> [PROBLEM TO WORK ON]: Whenever a line below includes the word "grimmia", copy that line.

> [Dataset entries]:
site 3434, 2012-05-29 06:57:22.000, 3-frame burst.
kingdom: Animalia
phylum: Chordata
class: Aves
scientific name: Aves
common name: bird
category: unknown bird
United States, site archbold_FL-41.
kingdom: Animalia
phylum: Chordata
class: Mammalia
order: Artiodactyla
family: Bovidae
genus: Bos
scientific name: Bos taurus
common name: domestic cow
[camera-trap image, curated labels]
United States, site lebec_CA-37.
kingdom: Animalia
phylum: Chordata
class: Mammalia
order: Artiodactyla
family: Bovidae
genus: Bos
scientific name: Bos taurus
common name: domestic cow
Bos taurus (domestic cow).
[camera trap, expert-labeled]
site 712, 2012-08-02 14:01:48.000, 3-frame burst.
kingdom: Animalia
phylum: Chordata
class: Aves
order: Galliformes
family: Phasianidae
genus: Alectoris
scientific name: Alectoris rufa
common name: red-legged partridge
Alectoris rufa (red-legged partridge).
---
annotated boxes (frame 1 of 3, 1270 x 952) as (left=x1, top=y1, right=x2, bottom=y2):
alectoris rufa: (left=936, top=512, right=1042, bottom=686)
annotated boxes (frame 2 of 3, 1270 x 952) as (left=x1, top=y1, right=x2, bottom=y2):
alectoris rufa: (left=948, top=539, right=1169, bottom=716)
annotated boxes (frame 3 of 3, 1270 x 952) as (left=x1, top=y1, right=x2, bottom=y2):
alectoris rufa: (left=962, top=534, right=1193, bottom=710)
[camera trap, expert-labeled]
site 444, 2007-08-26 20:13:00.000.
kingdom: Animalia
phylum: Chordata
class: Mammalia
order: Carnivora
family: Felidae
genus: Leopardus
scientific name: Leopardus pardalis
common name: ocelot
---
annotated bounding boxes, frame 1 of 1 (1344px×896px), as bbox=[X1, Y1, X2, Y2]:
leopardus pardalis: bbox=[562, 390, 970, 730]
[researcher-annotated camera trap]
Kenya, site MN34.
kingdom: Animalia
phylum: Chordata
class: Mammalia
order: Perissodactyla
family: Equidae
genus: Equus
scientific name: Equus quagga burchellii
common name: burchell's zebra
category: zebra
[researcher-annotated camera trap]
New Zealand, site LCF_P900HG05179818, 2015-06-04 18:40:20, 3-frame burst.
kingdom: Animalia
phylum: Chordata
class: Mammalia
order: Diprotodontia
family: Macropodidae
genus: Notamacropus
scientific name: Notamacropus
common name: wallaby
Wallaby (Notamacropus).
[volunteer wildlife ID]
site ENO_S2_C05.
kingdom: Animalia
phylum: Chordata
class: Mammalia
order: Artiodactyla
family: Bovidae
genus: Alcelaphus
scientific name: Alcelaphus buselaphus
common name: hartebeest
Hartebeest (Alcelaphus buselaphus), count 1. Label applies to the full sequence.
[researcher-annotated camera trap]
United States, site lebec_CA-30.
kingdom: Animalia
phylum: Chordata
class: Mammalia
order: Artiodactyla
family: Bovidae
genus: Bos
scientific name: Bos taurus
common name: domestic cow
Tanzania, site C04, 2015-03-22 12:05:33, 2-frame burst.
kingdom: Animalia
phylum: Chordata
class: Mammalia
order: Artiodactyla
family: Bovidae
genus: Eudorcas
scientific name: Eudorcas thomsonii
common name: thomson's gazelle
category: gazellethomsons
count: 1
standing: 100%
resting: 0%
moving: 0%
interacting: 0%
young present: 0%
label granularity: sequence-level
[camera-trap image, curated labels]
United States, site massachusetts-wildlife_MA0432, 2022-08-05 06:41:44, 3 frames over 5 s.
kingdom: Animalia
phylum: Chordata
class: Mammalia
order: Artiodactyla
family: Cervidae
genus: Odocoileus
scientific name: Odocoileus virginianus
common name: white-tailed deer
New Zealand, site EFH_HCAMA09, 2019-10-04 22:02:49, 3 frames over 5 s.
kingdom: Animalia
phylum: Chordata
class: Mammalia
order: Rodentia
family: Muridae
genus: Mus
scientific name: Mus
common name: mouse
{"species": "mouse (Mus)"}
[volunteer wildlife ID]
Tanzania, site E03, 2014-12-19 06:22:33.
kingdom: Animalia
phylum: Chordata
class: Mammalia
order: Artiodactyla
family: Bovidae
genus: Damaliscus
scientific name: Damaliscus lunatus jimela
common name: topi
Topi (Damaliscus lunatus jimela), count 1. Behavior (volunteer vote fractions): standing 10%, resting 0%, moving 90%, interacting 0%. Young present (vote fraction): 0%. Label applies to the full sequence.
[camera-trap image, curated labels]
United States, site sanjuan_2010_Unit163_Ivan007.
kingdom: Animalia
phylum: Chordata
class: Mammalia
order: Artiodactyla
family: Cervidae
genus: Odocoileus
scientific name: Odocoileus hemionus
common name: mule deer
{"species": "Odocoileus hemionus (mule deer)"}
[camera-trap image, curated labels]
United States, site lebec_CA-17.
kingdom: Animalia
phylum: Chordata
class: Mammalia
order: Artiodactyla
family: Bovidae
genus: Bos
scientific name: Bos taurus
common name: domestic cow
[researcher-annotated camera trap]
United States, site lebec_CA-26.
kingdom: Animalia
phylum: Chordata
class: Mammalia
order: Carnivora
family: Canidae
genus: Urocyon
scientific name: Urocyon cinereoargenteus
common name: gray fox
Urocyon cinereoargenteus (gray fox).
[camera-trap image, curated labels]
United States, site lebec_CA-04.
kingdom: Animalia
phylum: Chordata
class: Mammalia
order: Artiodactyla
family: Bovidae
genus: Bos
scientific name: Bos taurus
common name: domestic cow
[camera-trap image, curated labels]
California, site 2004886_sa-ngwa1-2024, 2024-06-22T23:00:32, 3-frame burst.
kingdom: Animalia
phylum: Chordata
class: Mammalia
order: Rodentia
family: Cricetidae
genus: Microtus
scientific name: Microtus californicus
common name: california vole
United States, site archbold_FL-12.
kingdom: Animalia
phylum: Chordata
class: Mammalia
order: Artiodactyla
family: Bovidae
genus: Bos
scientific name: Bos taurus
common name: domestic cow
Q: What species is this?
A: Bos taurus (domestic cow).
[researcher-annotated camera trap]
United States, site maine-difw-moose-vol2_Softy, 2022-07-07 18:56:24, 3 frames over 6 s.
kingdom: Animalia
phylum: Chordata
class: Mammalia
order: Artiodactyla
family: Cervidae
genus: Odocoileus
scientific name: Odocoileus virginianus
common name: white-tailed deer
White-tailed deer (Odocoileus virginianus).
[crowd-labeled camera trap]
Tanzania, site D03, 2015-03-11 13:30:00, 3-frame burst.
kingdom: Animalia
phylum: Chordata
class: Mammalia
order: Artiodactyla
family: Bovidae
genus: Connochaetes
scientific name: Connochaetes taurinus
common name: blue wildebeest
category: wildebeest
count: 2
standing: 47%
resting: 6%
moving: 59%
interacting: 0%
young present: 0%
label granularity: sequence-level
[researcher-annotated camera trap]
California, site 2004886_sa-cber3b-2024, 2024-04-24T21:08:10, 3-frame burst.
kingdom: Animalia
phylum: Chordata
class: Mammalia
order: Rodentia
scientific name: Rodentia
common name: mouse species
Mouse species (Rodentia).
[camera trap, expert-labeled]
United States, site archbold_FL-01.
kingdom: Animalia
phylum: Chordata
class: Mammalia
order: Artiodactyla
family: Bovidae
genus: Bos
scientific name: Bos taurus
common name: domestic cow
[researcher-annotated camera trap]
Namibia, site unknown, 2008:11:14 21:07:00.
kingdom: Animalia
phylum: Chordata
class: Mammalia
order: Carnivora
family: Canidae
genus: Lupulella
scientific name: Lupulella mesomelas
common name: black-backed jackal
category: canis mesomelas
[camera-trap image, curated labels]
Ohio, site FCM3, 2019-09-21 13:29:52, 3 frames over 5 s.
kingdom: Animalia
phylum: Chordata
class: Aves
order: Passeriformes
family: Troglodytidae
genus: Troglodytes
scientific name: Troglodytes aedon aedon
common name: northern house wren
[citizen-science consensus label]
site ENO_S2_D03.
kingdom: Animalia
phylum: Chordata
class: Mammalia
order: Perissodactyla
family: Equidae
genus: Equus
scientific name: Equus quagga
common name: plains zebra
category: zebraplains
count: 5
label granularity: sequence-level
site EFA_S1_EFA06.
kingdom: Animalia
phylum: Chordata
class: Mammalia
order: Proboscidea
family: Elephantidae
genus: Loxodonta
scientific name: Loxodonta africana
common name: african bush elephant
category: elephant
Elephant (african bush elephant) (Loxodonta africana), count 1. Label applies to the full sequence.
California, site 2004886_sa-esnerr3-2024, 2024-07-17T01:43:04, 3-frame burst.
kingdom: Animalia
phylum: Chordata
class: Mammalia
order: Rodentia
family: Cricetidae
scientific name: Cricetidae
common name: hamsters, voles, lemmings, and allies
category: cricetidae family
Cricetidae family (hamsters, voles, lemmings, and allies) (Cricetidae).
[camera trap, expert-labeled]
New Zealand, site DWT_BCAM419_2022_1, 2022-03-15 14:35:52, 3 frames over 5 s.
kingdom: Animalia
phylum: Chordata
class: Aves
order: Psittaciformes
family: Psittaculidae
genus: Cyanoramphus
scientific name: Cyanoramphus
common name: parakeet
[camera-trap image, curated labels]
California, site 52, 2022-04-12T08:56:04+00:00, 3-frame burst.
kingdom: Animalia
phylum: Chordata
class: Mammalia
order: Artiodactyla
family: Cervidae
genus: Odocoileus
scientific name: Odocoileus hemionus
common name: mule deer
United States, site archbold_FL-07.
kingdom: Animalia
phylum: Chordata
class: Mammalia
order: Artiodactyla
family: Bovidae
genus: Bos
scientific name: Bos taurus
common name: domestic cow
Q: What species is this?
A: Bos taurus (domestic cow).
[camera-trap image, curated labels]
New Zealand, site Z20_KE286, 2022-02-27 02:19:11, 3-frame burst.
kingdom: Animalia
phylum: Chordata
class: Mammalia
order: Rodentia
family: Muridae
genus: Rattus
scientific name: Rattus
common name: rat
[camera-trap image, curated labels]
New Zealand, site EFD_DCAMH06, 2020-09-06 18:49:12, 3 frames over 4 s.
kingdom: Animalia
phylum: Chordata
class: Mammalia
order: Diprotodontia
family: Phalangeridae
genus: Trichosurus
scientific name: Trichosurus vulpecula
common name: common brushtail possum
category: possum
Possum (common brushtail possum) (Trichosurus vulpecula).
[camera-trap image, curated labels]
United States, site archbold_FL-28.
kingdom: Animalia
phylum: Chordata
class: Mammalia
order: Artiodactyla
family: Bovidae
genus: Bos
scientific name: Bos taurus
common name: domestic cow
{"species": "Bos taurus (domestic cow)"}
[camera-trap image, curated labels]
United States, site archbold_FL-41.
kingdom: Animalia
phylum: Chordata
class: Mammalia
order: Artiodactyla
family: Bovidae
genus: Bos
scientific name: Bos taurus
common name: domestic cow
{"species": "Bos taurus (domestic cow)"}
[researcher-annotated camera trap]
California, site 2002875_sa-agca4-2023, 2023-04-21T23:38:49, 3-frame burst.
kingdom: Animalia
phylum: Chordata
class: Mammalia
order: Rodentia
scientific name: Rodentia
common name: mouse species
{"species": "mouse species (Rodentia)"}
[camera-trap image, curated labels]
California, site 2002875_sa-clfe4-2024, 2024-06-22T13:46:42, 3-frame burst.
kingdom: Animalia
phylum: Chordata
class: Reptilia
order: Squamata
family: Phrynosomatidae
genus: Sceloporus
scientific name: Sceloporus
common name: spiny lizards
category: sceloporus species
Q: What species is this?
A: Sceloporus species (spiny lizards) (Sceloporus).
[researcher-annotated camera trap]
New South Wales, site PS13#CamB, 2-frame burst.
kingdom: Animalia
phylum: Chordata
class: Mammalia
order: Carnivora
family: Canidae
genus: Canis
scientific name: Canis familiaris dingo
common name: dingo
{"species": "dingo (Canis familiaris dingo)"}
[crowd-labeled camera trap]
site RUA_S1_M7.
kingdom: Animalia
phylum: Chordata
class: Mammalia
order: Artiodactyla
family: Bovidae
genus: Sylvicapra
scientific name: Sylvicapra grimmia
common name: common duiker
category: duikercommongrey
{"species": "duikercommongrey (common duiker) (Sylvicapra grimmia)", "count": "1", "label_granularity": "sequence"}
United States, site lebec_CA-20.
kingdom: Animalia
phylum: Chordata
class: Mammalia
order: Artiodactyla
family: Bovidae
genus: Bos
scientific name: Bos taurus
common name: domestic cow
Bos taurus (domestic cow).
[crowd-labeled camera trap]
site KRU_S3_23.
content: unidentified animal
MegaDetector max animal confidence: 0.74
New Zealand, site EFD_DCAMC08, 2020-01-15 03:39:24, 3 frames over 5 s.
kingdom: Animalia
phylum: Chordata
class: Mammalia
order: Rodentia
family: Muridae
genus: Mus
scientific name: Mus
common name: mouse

> [SOLUTION TO THE EXERCISE]:
scientific name: Sylvicapra grimmia
{"species": "duikercommongrey (common duiker) (Sylvicapra grimmia)", "count": "1", "label_granularity": "sequence"}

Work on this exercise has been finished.